原文 >>
• • • •

なお、VSOPの科学的成果のハイライトは、国立天文台スペースVLBI推進室によってさらに詳細な情報とともにまとめられております。

ジェットのうねり構造

クェーサー3C 273の電波ジェットと二重稜線構造。北東(図の左上)端が電波核で、南西(右下)方向にジェットを噴き出しています。左下のグラフはそれぞれ白破線 A, B, C, Dでスライスした場所での電波強度(輝度)の様子で、横軸はジェット右端からの距離になっています。3C 273は地球から約25億光年の距離にある銀河の中心核で、太陽の約10兆倍もの明るさで輝いているクェーサーです。VSOPの高分解能でジェットの内部構造を詳細に調べた結果、ジェットの明るい部分(輝度の稜線)をたどっていくと、中心軸(黒い破線)にからみつくような二重らせん状(図の赤線、青線) の構造が発見されました。これはジェットの中で二つの異なる速度を持つプラズマの流れが複雑に絡み合った結果(ケルビン-ヘルムホルツ不安定性)で生じたと考えられています。

(Lobanov, A. P., Zensus, J. A. 2001, Science 294, 128)

ジェットのうねり構造

クェーサー1928+738の4年間にわたるモニター観測で得られた、電波ジェットがうねりながら変化していく様子です。一番左は1997年8月、「はるか」が打ち上げられて半年後に観測した時のジェットの様子、そして一番右は2001年9月に観測した時のジェットの様子です。

• • • •

データ抜粋 >>

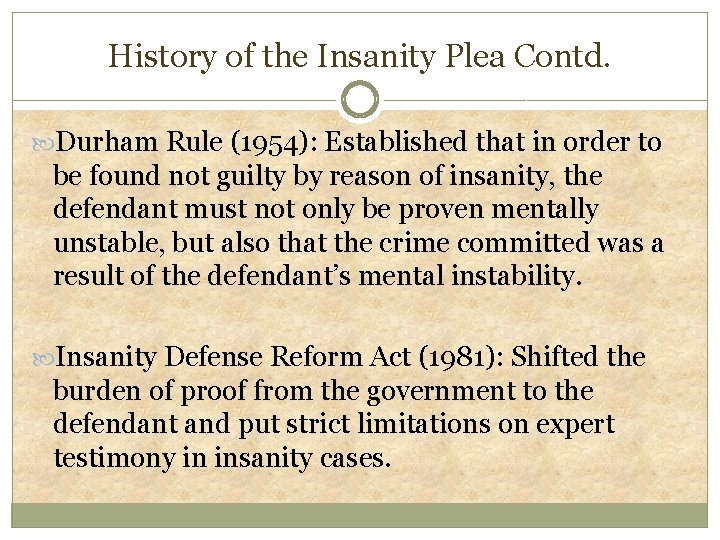 History of the Insanity Plea Contd.

Durham Rule (1954): Established that in order to be found not guilty by reason of insanity, the defendant must not only be proven mentally unstable, but also that the crime committed was a result of the defendant's mental instability.

Insanity Defense Reform Act (1981): Shifted the burden of proof from the government to the defendant and put strict limitations on expert testimony in insanity cases.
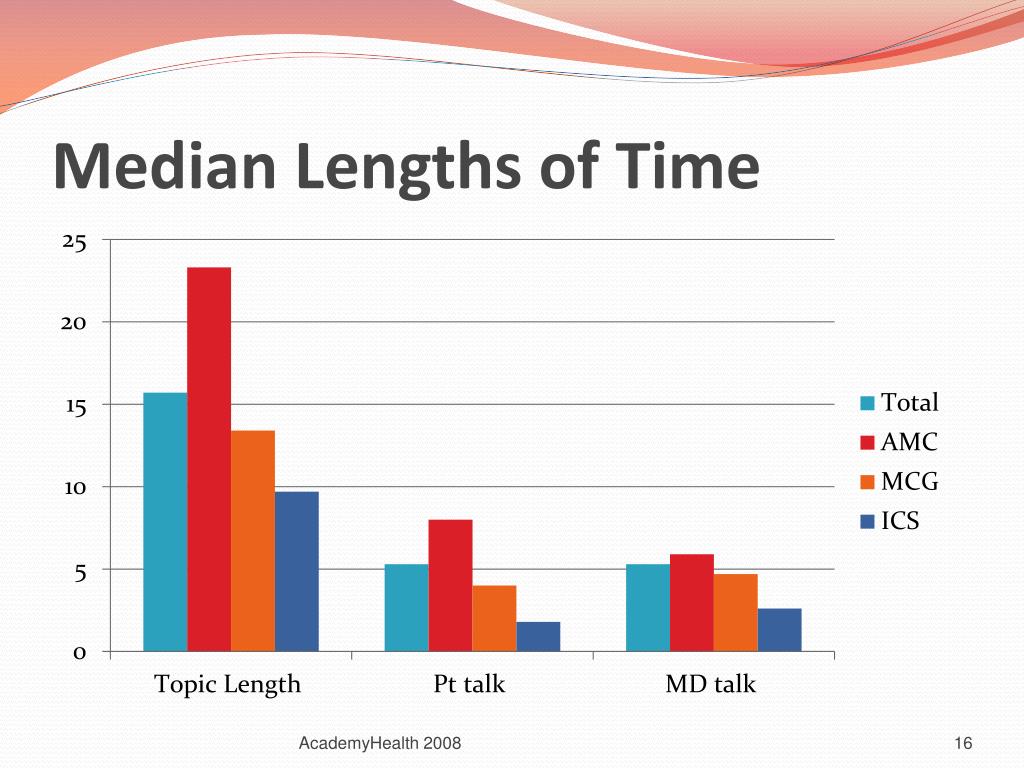 Median Lengths of Time

25
20
15
10
5
0

Topic Length
Pt talk
MD talk

Total
AMC
MCG
ICS

AcademyHealth 2008

16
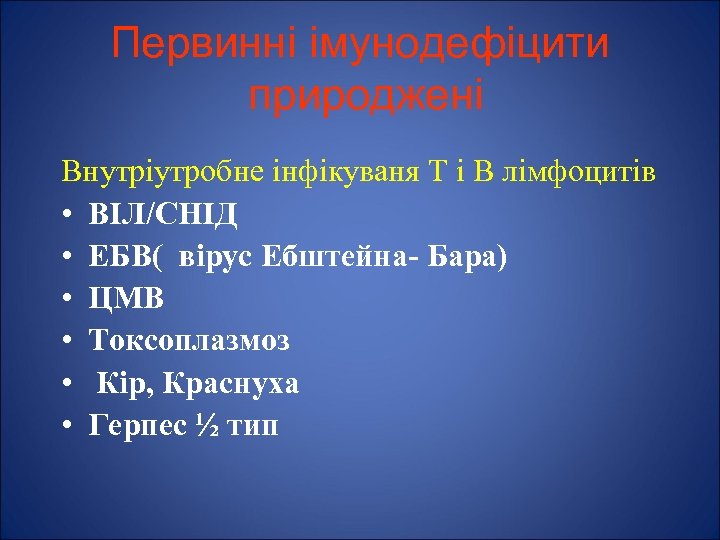 Первинні імунодефіцити природжені

Внутріутробне інфікуваня Т і В лімфоцитів

• ВІЛ/СНІД
• ЕБВ( вірус Ебштейна- Бара)
• ЦМВ
• Токсоплазмоз
• Кір, Краснуха
• Герпес ½ тип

• • • •

やること >> 原文の「(Lobanov, A. P., Zensus, J.」から「した時のジェットの様子です。」までをすべて、一字も変えずに引用すること。

課題の答え >>
(Lobanov, A. P., Zensus, J. A. 2001, Science 294, 128)

ジェットのうねり構造

クェーサー1928+738の4年間にわたるモニター観測で得られた、電波ジェットがうねりながら変化していく様子です。一番左は1997年8月、「はるか」が打ち上げられて半年後に観測した時のジェットの様子、そして一番右は2001年9月に観測した時のジェットの様子です。